Kavalier & Clay by Michael Chabon

20 January 2010

There are those books that sit on your shelf for ages, and you don’t remember where you got it, or if you bought it yourself, why. These books can sit for years maybe, before you even touch them, just sitting there patiently, waiting to be read. Sometimes, you read them, and they are like finding twenty dollars in your pocket, in other words, they are a pleasant surprise. And sometimes, they are like driving along the highway merrily when you realize you are speeding and the cop had been following you for about ten minutes. In other words, reading it is a sinking feeling that can only end in misery. Kavalier and Clay by Michael Chabon was the latter for me.

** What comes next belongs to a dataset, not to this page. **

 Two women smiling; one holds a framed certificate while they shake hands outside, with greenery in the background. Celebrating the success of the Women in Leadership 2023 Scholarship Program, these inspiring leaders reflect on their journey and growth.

Kavalier and Clay had many elements I should have loved. It had strong Jewish themes, comics, historical setting, and very complex characters. Yet, somehow, it was like never being able to take a few steps back from an impressionist painting. It was just a big old mess.

The story takes place between 1939 and sometime during the McCarthy era, so a span of about 25 years. The main characters are two cousins. Josef Kavalier is a German Jewish refugee who escapes the Nazis but suffers from the guilt that his family is stuck in Europe. Sam Clayman is a street smart New York Jew looking to make a name for himself in the fledgling comics industry. The story explores the relationship between the two cousins, the inner demons they battle on a daily basis, and follows them through a variety of exploits in life, love and politics.

The book is considered the magnum opus of Michael Chabon (who also wrote the Yiddish Policeman’s Union and Wonder Boys among other things). If by magnum opus, they mean the size of the book, which checks in at around 700 pages, then I agree, but as for genius…maybe the definition is relative. 19th century author Henry James writes in his famous essay about the novel “The Art of Fiction,” that a writer who thinks himself an artist and tries to create art instead of a novel, is doing himself an injustice. I fancy this maybe the reason Chabon failed in this novel. This novel is obviously meant to be something greater than the story it is trying to tell, and that pretentiousness drips onto every page.

I recommend this book only for those who fancy themselves intellects with a higher understanding of the arts, or for those who must read every Pulitzer Prize winner or new bestseller. This is obviously a book for those who are much more in “the know” than I am.